El edificio mantiene las condiciones del siglo XVIII, con portones gruesos de casi dos metros de altura y unos tres de ancho. Dentro funciona un museo.
REDACCIÓN CENTRAL
Cambio
Son sólo mitos, dice la señora con una voz ronca. “Bueno por lo menos yo me voy a las seis de la tarde (de este lugar) y no escucho nada de ruidos, como cuentan”, insiste la mujer propietaria del local de artesanías, una de las tiendas abiertas en la Casa de la Cruz Verde, en la calle Jaén.

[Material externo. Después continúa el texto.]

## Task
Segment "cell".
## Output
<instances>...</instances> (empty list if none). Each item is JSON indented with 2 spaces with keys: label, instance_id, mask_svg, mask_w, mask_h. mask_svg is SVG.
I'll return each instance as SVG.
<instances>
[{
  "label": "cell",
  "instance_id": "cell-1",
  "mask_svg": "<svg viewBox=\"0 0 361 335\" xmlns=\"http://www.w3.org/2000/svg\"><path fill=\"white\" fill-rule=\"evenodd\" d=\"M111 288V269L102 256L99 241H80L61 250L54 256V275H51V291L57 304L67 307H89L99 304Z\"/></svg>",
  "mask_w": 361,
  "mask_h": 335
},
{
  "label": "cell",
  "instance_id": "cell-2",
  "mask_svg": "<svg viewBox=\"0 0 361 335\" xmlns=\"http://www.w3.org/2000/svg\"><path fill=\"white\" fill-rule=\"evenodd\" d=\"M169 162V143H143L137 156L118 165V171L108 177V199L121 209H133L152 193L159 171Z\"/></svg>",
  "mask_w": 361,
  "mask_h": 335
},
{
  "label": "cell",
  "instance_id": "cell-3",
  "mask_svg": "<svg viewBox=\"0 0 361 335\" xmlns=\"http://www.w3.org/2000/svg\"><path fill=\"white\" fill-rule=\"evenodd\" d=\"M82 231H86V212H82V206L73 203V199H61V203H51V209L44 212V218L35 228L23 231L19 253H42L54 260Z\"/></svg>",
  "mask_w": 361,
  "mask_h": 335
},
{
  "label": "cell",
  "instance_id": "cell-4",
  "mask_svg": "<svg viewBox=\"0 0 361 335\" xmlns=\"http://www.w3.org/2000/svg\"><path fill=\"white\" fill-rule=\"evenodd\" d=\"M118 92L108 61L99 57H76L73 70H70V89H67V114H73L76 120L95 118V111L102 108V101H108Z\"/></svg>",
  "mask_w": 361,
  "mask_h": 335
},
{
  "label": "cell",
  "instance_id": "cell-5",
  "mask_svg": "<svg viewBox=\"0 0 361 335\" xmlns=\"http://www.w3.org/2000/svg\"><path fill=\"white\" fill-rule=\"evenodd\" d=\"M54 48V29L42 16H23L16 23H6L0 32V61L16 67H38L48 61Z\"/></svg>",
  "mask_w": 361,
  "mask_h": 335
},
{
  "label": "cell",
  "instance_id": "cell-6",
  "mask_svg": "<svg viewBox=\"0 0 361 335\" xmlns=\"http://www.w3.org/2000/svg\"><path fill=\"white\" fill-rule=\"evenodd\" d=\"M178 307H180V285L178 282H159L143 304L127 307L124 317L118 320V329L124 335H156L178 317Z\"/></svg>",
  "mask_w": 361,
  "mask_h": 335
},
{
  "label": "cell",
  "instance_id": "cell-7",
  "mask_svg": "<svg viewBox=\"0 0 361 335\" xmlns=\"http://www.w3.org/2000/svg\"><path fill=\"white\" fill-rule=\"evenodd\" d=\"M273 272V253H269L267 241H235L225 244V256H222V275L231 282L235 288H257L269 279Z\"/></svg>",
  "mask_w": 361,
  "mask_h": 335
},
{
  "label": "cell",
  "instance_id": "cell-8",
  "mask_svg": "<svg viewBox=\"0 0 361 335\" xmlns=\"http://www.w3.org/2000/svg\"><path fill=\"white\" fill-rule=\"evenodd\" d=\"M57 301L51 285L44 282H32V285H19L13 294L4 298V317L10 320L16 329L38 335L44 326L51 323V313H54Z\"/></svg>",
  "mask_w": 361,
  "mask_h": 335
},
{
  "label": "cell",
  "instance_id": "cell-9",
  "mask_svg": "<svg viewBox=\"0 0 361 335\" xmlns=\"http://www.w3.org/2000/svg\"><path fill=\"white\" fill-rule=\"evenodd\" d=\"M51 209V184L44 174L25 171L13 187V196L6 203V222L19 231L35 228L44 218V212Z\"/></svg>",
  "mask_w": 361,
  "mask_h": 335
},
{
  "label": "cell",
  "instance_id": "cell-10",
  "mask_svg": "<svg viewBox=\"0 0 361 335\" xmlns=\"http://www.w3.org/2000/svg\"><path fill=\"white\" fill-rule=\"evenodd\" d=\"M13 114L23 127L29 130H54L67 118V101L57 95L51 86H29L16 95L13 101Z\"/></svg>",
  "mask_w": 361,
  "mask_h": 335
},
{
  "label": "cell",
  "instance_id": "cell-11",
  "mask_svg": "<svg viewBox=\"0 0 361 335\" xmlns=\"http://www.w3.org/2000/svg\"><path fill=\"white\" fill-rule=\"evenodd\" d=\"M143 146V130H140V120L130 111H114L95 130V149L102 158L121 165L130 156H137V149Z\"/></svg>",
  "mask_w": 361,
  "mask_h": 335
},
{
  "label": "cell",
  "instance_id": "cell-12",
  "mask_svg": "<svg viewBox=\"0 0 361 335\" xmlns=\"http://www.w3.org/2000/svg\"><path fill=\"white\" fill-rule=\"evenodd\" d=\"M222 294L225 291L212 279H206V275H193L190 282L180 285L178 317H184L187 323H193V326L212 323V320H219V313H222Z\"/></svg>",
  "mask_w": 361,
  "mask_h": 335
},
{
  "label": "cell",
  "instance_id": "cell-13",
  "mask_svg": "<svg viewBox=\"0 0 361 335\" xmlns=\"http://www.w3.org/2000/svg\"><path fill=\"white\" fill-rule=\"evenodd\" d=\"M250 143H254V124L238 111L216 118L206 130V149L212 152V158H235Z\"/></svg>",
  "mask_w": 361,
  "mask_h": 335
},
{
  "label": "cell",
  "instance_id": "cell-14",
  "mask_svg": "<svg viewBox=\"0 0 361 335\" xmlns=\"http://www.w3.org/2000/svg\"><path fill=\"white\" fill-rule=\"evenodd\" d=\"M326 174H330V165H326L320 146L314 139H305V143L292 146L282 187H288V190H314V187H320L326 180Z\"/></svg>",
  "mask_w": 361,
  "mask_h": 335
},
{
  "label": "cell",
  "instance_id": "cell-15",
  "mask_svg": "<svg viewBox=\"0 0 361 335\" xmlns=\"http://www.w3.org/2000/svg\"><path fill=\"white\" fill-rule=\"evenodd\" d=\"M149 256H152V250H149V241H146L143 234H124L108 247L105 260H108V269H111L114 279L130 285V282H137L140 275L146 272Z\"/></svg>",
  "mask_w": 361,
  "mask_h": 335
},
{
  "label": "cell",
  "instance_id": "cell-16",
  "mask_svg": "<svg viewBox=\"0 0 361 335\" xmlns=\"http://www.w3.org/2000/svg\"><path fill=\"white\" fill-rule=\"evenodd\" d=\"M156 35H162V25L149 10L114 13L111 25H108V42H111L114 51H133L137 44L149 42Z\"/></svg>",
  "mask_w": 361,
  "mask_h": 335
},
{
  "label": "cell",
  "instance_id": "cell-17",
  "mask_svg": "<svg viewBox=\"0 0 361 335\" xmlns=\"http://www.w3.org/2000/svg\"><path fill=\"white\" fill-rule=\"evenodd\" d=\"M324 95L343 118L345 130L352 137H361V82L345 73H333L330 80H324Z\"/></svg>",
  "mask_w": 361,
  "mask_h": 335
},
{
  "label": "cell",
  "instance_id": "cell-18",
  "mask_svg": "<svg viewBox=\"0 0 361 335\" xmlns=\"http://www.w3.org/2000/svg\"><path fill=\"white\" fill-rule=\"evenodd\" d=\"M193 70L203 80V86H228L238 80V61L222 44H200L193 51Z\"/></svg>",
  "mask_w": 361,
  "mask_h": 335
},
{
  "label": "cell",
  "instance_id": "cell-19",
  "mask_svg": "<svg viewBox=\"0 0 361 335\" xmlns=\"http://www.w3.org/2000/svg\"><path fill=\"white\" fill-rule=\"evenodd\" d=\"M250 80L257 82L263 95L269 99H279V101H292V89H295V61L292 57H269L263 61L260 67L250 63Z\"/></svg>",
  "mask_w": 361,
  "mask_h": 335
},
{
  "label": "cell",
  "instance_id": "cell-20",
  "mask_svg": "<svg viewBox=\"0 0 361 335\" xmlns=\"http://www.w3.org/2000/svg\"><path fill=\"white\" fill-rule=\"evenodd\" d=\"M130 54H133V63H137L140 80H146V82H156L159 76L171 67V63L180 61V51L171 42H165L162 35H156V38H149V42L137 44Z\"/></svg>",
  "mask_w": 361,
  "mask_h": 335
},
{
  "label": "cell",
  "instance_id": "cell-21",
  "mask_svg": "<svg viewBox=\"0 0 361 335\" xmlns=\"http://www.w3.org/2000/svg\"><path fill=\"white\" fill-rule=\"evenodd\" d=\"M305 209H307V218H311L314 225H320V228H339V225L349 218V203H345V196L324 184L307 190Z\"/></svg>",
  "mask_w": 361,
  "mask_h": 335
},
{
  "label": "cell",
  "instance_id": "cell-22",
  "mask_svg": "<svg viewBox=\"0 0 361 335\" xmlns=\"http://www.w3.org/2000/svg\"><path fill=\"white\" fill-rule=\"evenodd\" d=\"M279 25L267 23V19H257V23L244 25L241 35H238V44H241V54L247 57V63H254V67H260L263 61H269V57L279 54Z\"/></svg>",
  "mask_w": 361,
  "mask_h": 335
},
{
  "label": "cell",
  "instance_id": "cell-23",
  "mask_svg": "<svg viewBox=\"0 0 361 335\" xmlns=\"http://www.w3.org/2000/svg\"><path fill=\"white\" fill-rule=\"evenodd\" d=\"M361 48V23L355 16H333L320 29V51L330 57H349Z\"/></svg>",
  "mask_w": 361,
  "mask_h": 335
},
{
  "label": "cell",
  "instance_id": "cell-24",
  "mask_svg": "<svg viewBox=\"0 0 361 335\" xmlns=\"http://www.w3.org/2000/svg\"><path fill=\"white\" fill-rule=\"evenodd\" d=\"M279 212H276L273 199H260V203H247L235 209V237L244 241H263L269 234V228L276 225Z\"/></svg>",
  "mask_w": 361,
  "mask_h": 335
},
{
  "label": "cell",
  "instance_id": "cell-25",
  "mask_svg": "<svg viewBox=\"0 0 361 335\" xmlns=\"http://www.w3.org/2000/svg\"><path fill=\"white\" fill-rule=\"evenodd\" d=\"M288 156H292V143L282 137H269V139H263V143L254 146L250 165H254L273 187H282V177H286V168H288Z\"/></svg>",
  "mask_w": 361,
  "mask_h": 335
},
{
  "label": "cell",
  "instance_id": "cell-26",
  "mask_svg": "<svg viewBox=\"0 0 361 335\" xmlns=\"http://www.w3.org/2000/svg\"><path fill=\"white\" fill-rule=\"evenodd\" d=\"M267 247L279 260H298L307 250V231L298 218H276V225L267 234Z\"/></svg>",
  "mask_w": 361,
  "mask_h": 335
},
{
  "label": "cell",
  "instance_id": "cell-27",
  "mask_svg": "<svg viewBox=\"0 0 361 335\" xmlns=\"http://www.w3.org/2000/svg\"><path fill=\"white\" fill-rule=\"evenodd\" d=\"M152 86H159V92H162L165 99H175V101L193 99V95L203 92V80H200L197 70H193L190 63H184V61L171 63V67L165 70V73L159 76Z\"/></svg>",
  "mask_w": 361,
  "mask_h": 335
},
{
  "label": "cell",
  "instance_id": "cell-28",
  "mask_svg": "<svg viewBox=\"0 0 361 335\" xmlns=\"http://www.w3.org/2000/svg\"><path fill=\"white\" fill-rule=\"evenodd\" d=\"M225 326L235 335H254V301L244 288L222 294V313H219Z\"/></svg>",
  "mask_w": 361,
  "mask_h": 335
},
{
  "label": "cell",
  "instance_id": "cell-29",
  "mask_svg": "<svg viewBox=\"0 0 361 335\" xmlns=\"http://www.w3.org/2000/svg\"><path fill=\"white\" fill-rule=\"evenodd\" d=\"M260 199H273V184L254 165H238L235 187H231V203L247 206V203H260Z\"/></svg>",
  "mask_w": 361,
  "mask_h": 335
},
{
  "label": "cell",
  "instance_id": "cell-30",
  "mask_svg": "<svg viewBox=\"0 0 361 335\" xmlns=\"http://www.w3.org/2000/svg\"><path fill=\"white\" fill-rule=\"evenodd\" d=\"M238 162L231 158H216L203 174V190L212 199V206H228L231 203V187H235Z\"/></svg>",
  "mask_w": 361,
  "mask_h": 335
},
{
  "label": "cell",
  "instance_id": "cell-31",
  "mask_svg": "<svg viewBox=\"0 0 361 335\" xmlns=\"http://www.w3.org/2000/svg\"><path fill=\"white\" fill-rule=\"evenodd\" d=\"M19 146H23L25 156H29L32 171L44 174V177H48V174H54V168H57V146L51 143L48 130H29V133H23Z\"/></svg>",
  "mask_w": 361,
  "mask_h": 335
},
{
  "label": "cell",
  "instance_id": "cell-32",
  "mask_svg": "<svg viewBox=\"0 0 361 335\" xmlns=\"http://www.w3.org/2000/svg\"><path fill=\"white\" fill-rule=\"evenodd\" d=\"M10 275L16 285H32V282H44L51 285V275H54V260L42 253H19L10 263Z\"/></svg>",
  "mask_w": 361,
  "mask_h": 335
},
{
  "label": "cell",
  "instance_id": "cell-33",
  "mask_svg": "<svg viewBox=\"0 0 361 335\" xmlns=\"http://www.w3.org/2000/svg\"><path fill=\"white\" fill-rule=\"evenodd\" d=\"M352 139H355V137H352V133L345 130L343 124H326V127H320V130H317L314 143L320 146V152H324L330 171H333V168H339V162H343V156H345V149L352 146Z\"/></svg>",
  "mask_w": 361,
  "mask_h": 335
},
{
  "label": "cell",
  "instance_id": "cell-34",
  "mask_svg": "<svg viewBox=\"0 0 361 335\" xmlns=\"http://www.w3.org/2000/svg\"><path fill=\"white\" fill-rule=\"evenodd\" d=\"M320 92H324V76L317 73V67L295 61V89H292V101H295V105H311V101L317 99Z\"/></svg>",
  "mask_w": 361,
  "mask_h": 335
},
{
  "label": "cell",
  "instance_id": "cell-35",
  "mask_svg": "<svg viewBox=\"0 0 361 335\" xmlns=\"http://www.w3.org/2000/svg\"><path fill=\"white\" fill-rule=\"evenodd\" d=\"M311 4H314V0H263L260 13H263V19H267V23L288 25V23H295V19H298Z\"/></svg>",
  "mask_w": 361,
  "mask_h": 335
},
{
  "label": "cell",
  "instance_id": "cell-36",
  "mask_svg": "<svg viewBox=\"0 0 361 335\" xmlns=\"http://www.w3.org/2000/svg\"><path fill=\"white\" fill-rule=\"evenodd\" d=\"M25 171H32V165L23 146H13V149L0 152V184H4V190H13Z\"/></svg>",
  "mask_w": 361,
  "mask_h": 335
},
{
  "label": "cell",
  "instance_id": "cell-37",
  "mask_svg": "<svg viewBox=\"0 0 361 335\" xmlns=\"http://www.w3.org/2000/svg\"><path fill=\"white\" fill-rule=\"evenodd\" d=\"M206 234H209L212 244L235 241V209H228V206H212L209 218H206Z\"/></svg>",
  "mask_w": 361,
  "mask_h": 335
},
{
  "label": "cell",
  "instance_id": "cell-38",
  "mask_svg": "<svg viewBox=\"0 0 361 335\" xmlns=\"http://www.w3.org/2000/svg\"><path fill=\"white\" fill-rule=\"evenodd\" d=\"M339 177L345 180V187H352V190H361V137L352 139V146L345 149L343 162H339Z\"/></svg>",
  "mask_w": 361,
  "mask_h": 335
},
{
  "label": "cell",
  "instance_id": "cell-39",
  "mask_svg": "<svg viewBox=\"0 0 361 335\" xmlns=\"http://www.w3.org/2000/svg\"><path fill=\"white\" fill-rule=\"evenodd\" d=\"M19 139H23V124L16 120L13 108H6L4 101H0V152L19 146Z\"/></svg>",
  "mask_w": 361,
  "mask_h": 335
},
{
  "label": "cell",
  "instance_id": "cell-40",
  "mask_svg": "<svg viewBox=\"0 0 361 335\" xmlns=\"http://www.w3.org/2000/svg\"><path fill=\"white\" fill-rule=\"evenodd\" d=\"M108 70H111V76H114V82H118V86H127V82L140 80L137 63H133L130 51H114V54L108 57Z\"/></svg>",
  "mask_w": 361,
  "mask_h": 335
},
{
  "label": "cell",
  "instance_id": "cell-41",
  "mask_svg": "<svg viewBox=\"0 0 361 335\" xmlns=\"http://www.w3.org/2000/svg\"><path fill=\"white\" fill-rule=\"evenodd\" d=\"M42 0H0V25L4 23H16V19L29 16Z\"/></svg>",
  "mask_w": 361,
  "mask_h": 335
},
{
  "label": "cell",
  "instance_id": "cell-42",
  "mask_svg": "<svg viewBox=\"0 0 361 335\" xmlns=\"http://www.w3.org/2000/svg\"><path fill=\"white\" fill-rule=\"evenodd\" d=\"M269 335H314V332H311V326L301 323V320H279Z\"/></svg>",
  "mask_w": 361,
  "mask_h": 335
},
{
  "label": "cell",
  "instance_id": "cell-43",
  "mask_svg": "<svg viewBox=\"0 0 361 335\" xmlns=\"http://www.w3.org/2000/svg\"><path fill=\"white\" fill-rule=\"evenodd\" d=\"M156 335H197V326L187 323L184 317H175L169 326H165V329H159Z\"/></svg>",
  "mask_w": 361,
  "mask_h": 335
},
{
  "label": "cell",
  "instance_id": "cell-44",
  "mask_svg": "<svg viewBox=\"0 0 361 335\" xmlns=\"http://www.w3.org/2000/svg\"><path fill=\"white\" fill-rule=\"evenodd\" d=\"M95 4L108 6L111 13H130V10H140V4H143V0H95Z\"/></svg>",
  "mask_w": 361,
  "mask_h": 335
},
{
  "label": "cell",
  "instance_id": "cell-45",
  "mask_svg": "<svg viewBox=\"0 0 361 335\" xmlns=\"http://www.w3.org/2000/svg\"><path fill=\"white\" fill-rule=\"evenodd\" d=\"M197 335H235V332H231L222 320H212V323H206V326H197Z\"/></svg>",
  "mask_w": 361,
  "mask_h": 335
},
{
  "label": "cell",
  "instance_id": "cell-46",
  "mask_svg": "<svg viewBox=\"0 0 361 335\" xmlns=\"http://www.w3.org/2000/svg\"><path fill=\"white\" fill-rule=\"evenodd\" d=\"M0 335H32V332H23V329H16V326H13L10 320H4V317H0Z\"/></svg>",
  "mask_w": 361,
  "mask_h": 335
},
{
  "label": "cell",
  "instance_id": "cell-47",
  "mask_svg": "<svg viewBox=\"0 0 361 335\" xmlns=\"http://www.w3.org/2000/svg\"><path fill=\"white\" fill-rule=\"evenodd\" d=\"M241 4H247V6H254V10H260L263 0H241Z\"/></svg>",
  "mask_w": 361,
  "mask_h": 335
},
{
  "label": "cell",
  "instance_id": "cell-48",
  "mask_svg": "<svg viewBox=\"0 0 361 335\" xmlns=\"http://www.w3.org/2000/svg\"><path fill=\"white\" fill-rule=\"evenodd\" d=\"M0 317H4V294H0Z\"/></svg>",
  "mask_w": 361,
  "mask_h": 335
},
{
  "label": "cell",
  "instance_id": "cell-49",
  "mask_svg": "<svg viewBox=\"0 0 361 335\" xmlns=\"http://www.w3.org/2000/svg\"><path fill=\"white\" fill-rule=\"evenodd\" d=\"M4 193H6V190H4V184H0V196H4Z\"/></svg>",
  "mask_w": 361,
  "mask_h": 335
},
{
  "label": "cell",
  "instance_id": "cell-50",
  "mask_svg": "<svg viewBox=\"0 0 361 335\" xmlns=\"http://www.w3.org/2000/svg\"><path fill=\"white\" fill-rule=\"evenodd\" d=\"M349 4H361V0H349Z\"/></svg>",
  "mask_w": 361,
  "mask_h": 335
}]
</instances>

El edificio mantiene las condiciones del siglo XVIII, con portones gruesos de casi dos metros de altura y unos tres de ancho. Adentro, funciona el Museo de Instrumentos Musicales, y como señal de su nombre tiene en la parte exterior, en plena esquina que da con la calle Indaburo, una cruz elaborada en fierro en la que se ha pintado a un Cristo y una calavera. Quedan pocas personas que recuerdan la razón de la ubicación de la cruz. Otros sólo guardan silencio.
Unos comentan que en tiempos de la Colonia, la actual calle Jaén tenía el nombre de callejón Cabra Cancha y era considerado como un lugar tenebroso por la aparición constante de fantasmas, duendes, almas en pena, ruidos infernales de carruajes tirados por caballos y cadenas arrastradas por el suelo, pero sobre todo resaltaba la presencia de una viuda condenada que se aparecía a todos los hombres que se recogían borrachos en altas horas de la noche para luego llevarlos a un lugar misterioso.
Entonces, los vecinos de esta calle, arraigados de una fe católica, decidieron colocar la cruz verde para ahuyentar a todas estas criaturas malignas que los atemorizaban.
Sin embargo, ésta no es la única versión que se cuenta entre los habitantes de la calle.
Nemesio Iturri Núñez rescató parte de esas historias en un artículo publicado el 10 de mayo de 1935 en la Tribuna, con el título La cruz verde Cuentan que la cruz tenía la cabeza de Cristo crucificado, en los brazos las muñecas de él y en la parte inferior los pies con sus respectivas llagas. Todo en alto relieve, faltando lo demás del cuerpo.
Iturri relata un asesinato sucedido en 1830 en una casa del barrio de Hjichju Kjatu, hoy final de la calle Loayza. Ahí vivía la familia Palacios, muy conocida entre los vecinos.
Esto sucedió la noche del martes santo, cuando la población concurría a las procesiones de los templos. Un prestamista que vivía en esa vivienda fue asaltado y asesinado.
Cuando el criminal intentaba escapar se topó con el señor Palacios, quien intentó detenerlo, pero fue derribado por un golpe certero. Cuando Palacios se dio cuenta de lo ocurrido fue a socorrer al prestamista y lo levantó del suelo. Las manchas de sangre en su atuendo y su presencia en el lugar lo señalaron como el único culpable del crimen, sin alegato que lo pueda salvar, fue condenado a la pena de muerte.
Palacios fue trasladado a la cárcel que estaba en el puente de la Merced, por la plaza de Armas y la calle Indaburo, cargado de grillas y sostenido por dos reverendos al son de un tambor destemplado.
Al llegar a la esquina de la calle Jaén, Palacios vio la cruz verde encima de la concurrencia y cayó de rodilla al pie de ella y exclamó a Dios: “No hay ser que no vele por mí y el culpable ha de quedar riendo de mí. Acaso no se te caería la cara al suelo al ver a un hombre inocente como vos, infamado, deshonrado y muerto sin culpa”.
En ese momento, el rostro que colgaba en la cruz cayó sobre el sentenciado y el pueblo asistente exclamó: “El hombre es inocente”.
Tras ello apareció un hombre, quien se declaró culpable del crimen del martes santo. La justicia suspendió la ejecución de Palacios, lo declaró inocente y lo indemnizó.
Doña Rosa, vecina de la calle Jaén, dice que aún se escuchan voces durante la noche.